|Category||DEA Schedule||Marketing Status|
|HUMAN PRESCRIPTION DRUG LABEL||Abbreviated New Drug Application|
Tropicamide Ophthalmic Solution, USP is an anticholinergic prepared as a sterile topical ophthalmic solution in two strengths. The active ingredient is represented by the chemical structure:
Established name: Tropicamide ophthalmic solution
Chemical name: Benzeneacetamide, N-ethyl-α-(hydroxymethyl)-N-(4-pyridinylmethyl)-.
Each mL contains: Active: tropicamide 0.5% or 1%. Preservative: benzalkonium chloride 0.01%. Inactives: sodium chloride, edetate disodium, hydrochloric acid and/or sodium hydroxide (to adjust pH), purified water. pH 4.0 - 5.8.
This anticholinergic preparation blocks the responses of the sphincter muscle of the iris and the ciliary muscle to cholinergic stimulation, dilating the pupil (mydriasis). The stronger preparation (1%) also paralyzes accommodation. This preparation acts in 15-30 minutes, and the duration of activity is approximately 3-8 hours. Complete recovery from mydriasis in some individuals may require 24 hours. The weaker strength may be useful in producing mydriasis with only slight cycloplegia. Heavily pigmented irides may require more doses than lightly pigmented irides.
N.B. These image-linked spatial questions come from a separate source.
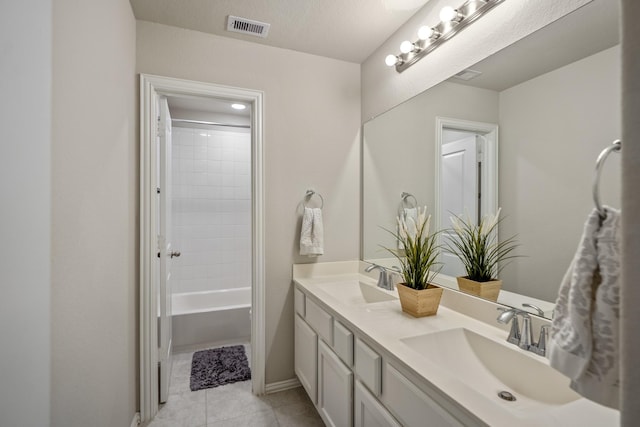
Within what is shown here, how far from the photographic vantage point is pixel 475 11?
54.4 inches

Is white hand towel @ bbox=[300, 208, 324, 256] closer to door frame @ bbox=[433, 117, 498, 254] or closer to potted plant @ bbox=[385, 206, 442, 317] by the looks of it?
potted plant @ bbox=[385, 206, 442, 317]

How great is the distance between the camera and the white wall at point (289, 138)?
6.56ft

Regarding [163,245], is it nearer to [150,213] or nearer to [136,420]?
[150,213]

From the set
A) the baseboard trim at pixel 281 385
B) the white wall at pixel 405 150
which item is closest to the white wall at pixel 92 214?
the baseboard trim at pixel 281 385

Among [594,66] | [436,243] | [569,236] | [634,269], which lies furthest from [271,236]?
[634,269]

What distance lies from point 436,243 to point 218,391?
1.76m

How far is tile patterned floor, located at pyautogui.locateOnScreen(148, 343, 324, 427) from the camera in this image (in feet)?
6.00

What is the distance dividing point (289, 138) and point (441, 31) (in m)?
1.09

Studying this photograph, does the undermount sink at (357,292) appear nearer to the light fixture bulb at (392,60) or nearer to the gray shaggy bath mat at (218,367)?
the gray shaggy bath mat at (218,367)

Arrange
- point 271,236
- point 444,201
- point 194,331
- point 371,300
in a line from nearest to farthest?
point 444,201
point 371,300
point 271,236
point 194,331

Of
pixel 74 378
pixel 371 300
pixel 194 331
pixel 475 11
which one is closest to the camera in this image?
pixel 74 378

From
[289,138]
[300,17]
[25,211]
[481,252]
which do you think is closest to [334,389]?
[481,252]

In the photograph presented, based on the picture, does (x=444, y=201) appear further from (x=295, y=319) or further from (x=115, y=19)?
(x=115, y=19)

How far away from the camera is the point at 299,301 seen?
207cm
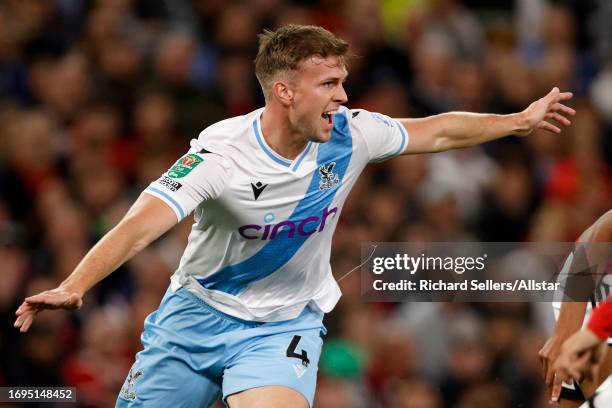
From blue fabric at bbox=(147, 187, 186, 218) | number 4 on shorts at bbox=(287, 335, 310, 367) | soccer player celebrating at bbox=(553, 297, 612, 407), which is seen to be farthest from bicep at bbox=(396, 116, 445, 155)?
soccer player celebrating at bbox=(553, 297, 612, 407)

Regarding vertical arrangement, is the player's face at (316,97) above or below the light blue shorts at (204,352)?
above

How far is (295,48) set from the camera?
19.1 ft

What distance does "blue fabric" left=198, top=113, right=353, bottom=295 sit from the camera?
5855 millimetres

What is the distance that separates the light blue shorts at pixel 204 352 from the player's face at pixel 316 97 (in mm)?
913

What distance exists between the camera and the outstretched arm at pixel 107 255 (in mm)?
4766

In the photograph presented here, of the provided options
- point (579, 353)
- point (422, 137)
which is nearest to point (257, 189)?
point (422, 137)

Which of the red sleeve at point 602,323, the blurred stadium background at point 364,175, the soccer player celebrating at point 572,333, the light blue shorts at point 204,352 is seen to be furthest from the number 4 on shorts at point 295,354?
the blurred stadium background at point 364,175

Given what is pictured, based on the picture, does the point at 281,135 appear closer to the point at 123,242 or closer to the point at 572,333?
the point at 123,242

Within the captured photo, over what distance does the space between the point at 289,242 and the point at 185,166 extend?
0.62 m

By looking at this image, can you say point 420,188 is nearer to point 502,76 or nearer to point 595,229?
point 502,76

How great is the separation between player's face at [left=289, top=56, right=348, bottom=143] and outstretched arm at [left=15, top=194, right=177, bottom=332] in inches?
31.2

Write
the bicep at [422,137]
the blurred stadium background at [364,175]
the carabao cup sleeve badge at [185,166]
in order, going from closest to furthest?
1. the carabao cup sleeve badge at [185,166]
2. the bicep at [422,137]
3. the blurred stadium background at [364,175]

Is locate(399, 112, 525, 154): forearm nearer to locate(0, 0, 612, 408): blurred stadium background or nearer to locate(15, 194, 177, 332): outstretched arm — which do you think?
locate(15, 194, 177, 332): outstretched arm

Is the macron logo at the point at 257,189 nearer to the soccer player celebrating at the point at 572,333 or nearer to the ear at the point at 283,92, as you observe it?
the ear at the point at 283,92
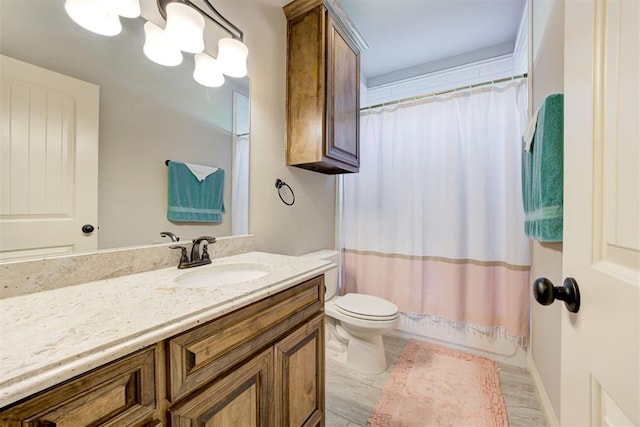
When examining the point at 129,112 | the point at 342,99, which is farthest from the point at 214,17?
the point at 342,99

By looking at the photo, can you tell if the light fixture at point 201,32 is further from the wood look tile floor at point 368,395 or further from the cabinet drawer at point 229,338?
the wood look tile floor at point 368,395

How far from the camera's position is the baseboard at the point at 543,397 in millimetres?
1263

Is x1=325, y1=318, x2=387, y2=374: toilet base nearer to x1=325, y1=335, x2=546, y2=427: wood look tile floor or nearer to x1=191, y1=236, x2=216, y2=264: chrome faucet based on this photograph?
x1=325, y1=335, x2=546, y2=427: wood look tile floor

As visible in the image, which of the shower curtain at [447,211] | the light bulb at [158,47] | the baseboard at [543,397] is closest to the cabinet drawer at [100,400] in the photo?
the light bulb at [158,47]

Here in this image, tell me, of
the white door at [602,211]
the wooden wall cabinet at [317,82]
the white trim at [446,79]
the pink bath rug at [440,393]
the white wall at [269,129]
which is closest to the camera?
the white door at [602,211]

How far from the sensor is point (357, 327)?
1.67m

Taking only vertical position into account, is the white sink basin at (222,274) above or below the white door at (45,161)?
below

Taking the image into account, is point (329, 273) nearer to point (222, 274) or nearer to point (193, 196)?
point (222, 274)

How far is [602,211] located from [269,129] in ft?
4.99

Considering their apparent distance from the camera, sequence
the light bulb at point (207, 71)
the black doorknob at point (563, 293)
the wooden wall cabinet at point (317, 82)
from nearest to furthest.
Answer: the black doorknob at point (563, 293) → the light bulb at point (207, 71) → the wooden wall cabinet at point (317, 82)

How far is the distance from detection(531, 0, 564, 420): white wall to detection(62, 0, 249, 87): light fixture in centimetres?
148

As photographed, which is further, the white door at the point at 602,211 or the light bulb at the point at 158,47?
the light bulb at the point at 158,47

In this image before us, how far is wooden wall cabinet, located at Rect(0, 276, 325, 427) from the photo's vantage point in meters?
0.45

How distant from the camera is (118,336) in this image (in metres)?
0.49
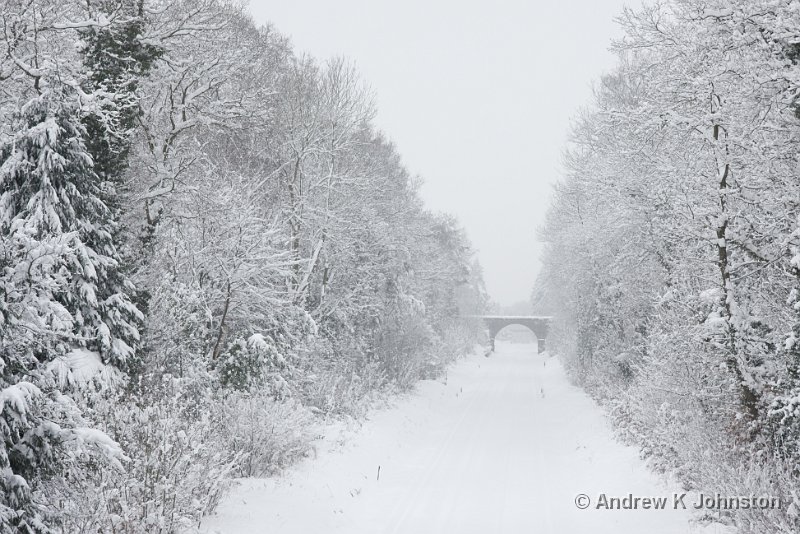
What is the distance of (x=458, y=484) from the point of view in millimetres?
11211

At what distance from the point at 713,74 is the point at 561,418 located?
50.1 ft

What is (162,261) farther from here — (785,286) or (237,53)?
(785,286)

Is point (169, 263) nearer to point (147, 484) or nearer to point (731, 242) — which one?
point (147, 484)

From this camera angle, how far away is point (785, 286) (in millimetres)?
7145

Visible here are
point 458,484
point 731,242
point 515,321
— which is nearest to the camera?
point 731,242

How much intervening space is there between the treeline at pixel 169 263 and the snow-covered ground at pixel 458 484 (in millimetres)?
838

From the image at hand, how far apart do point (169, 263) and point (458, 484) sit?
24.9 ft

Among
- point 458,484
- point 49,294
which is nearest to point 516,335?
point 458,484

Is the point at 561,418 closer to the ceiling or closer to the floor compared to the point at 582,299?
closer to the floor

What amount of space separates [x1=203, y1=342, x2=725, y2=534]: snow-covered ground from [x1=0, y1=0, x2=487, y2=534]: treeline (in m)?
0.84

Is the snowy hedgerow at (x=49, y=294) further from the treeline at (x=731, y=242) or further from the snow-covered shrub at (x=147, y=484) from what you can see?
the treeline at (x=731, y=242)

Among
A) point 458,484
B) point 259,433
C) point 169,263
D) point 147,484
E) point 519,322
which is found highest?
point 169,263

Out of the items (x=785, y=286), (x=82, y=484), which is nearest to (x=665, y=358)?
(x=785, y=286)

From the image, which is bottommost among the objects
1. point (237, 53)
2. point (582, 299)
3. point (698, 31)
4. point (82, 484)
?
point (82, 484)
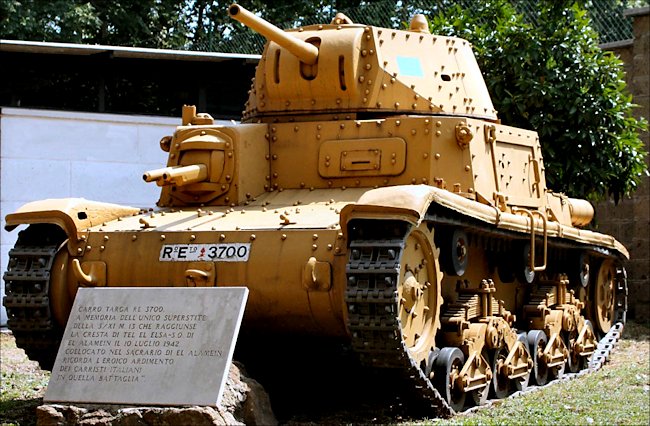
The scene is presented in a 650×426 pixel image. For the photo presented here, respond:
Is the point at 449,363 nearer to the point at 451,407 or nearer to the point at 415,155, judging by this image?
the point at 451,407

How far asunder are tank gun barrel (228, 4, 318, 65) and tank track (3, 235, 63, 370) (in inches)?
104

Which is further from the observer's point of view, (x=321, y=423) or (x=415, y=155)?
(x=415, y=155)

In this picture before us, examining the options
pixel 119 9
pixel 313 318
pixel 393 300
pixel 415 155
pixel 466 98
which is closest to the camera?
pixel 393 300

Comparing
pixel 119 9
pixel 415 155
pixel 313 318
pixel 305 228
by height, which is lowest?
pixel 313 318

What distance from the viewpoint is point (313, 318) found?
31.5 ft

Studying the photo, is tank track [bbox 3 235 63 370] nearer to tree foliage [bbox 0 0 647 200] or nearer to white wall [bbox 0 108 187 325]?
white wall [bbox 0 108 187 325]

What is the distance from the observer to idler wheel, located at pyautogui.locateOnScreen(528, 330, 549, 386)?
12.1 metres

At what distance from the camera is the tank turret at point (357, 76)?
1141 centimetres

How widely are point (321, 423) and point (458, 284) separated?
2.12 m

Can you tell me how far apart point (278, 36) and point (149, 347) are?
11.4 feet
Contraindicated in persons showing hypersensitivity to any component of this preparation.
For topical ophthalmic use only. Not for injection.
This preparation may cause CNS disturbances which may be dangerous in pediatric patients. The possibility of psychotic reactions and behavioral disturbances due to hypersensitivity to anticholinergic drugs should be considered.
Mydriatics may produce a transient elevation of intraocular pressure.
Remove contact lenses before using.
The lacrimal sac should be compressed by digital pressure for two to three minutes after instillation to reduce excessive systemic absorption.
Information for Patients
Do not touch dropper tip to any surface, as this may contaminate the solution. Patient should be advised not to drive or engage in potentially hazardous activities while pupils are dilated. Patient may experience sensitivity to light and should protect eyes in bright illumination during dilation. Parents should be warned not to get this preparation in their child's mouth and to wash their own hands and the child's hands following administration.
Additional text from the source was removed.